As access to digital services is on the rise across Africa, Evans Silavwe, Acting CEO of INFRATEL, discusses digitally connecting Zambia’s urban and rural communities with reliable infrastructure.


The information and communication technology (ICT) sector plays a crucial role in growth, nurturing young innovators, and enabling the advancement of all other sectors. It is now clear that industries can only realise their full potential by adopting technological tools and systems.   

“Africa’s ICT access is on the rise, driven by the government’s digital transformation agenda. It has been recognised that you cannot achieve digital transformation without reliable ICT infrastructure,” explains Evans Silavwe, Acting CEO of INFRATEL

As the premium ICT and telecommunications infrastructure provider in Zambia, INFRATEL oversees and operates three state of the art data centres along with 1,253 communication towers spanning the 10 provinces of Zambia for wireless communications infrastructure. 

INFRATEL’s data centres were built under the Smart Zambia projects, and the production data centre in the capital city of Lusaka has been Tier 3 design certified by the Uptime Institute. 

The company is locked in engagements to access the backbone of the national fibre optic network. As Zambia’s premium ICT and telecommunications infrastructure company, owned by an investment arm of the government of the Republic of Zambia, the Industrial Development Corporation (IDC), access to the national fibre network ties in with INFRATEL’s vision of making ICT services accessible everywhere.

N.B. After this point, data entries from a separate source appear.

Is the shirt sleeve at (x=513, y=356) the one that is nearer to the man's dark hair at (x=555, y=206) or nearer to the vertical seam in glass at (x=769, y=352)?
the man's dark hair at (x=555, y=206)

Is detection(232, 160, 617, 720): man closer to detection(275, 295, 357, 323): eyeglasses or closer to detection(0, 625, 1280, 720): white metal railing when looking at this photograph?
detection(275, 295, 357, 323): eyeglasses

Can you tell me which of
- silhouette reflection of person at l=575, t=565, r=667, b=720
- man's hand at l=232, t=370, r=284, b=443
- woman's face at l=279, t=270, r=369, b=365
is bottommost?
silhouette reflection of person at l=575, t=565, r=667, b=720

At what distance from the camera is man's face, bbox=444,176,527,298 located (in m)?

“Africa’s ICT access is on the rise, driven by the government’s digital transformation agenda. It has been RECOGNISED that you cannot achieve digital transformation without reliable ICT infrastructure”   

Evans Silavwe, Acting CEO, INFRATEL


African countries have invested in data centres for cloud computing and a whole range of associated services are provided to shorten the go-to-market time for operators. This allows start-ups and entrepreneurs to have minimal capital expenditure (CapEx) required in server infrastructure and software.  

“The proliferation of FinTech has contributed to the adoption of digital channels for service delivery. It is a sector with an exciting future as digital services take root and the adoption of online transactions becomes normalised,” states Silavwe. 

The INFRATEL agenda is for ICT to be accessible to all Zambians, and Silavwe is fully onboard with continuing to progress in that direction as Acting CEO.  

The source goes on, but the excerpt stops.